** Opening Entries shown block **
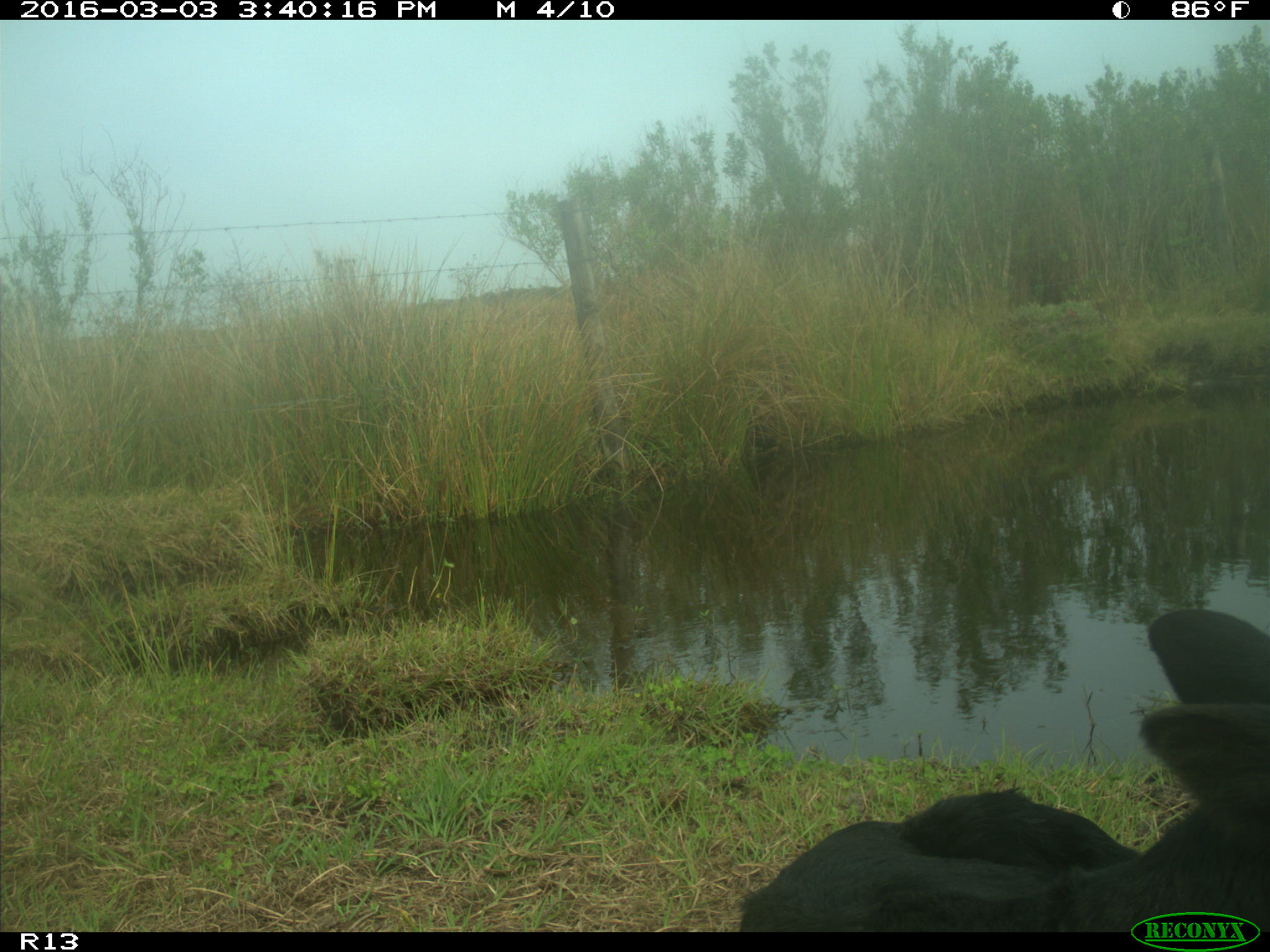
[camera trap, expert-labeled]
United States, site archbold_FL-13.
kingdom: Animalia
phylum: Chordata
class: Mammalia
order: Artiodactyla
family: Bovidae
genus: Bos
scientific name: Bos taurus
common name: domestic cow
** Closing Entries shown block **
_Exercise instructions_: Could you reproduce the listing above exactly and drop every picture?

_Problem solution_:
[camera trap, expert-labeled]
United States, site archbold_FL-13.
kingdom: Animalia
phylum: Chordata
class: Mammalia
order: Artiodactyla
family: Bovidae
genus: Bos
scientific name: Bos taurus
common name: domestic cow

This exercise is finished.